Un champ de pions
« On est les champions, on est les champions ! » que ça braillait de partout dans la ville. Ça rend ma gambette d’une rare qualité esthétique, ce genre de discours savants. Je pense que c’est l’utilisation du « on » qui me trouble le plus, parce que moi personnellement je n’ai reçu aucune prime de victoire, les demis et les pastagas n’étaient ni gratos ni même moins chers, si ce n’est quelques bières généreusement offertes par des supporters à la vision trouble et au jugement sans valeur. Non, mais sérieusement, ON nous prend pour des cons plutôt que pour des vainqueurs. Les seuls victorieux dans ce cirque ce sont les milliardaires en short qui ont eu le cul plus bordé de nouilles que les autres milliardaires en short.
Mais bon, qu’importe, le principal c’est que voilà un évènement qui rend le citadin plus cordial, et ça, il faut savoir en profiter avant le retour à la morosité quotidienne des embouteillages. Donc, descentes astronomiques d’éthanol, musique plus forte qu’à l’accoutumée et jusqu’au petit matin. Rencontres diverses et pas avariées, sans doute un peu de culture et beaucoup de trous de mémoire. Finalement le sport des uns peut faire le bonheur des autres, par causes et effets lointainement liés.

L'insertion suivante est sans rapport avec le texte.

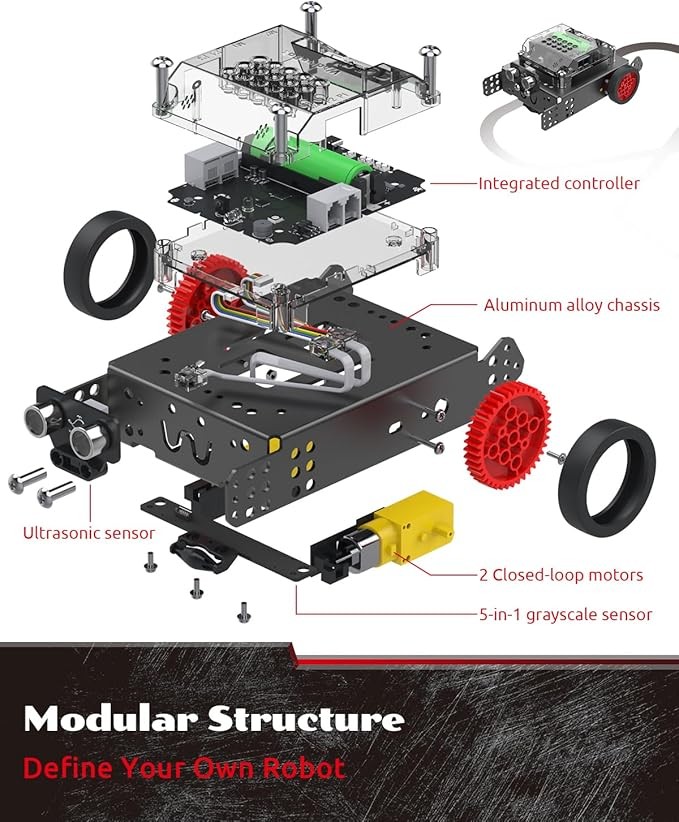 Integrated controller

Aluminum alloy chassis

Ultrasonic sensor

2 Closed-loop motors

5-in-1 grayscale sensor

Modular Structure

Define Your Own Robot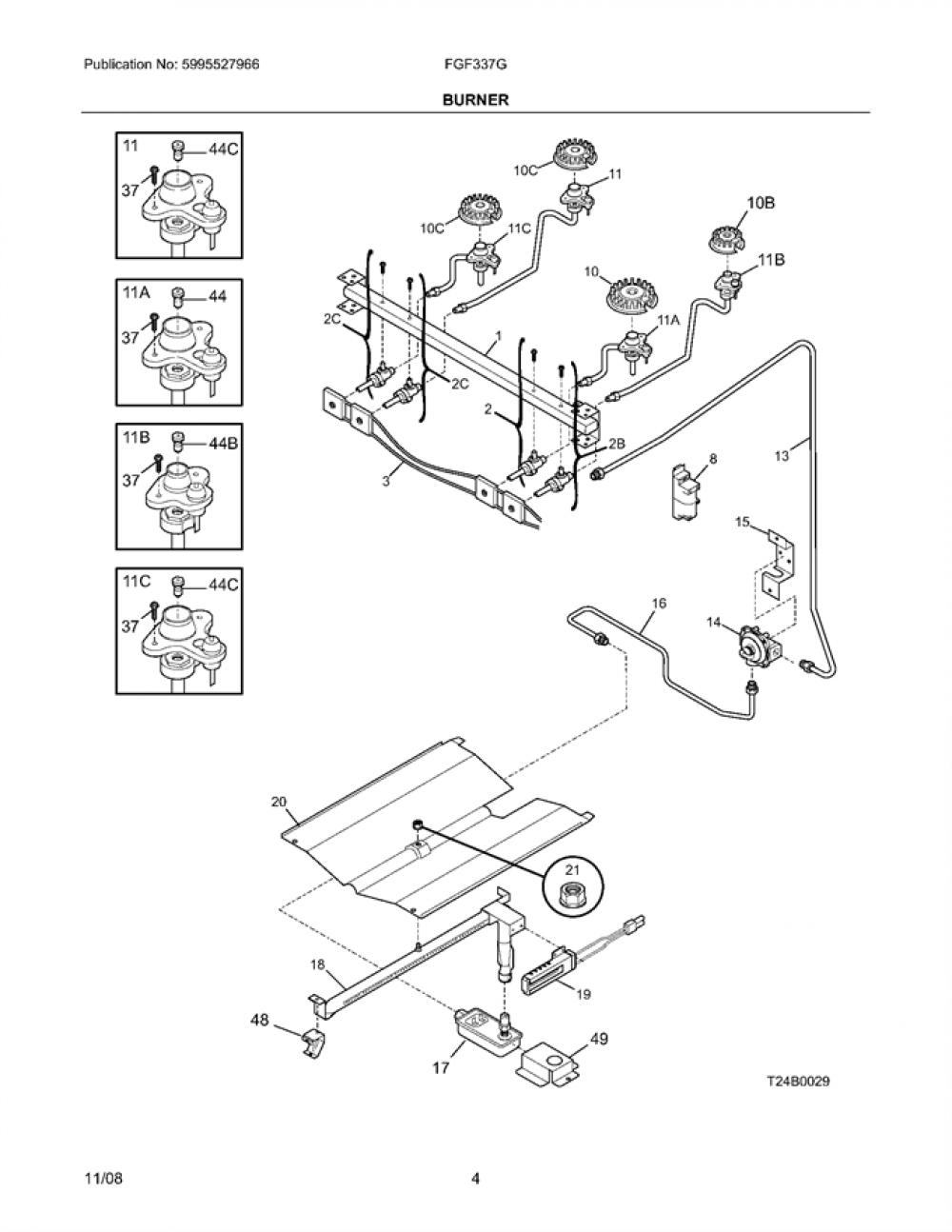 Publication No: 5995527966

FGF337G

BURNER

11
44C
37

11A
44
37

11B
44B
37

11C
44C
37

10C
11
10C
11C
10B
11B
10
11A
2C
1
2C
2
2B
3
8
13
15
16
14
20
21
18
19
48
17
49

T24B0029

11/08

4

Après quelques heures d’un sommeil lourd comme du plomb, la véritable victoire m’apparaît enfin : pas de gueule bois ! Quel miracle de la nature a permis cette extravagance ? Je ne le saurais jamais mais je m’en souviendrais sans doute le lendemain lors de la prochaine friture de cervelle. Mélanges insultants et par trop déraisonnables, excentricités exorbitées, propos peu classieux, déraillements mentaux et pourtant pas de perçages crâniens à coup de scie à métaux. Décidément, cette soirée portait bel et bien son petit lot de magie incompréhensible, et on est clairement les champions d’une nuit.
Demain sera un tout autre jour avec une toute autre nuit, le frigo à remplir à nouveau, la fuite éternelle pourra reprendre sa route, la victoire sera loin.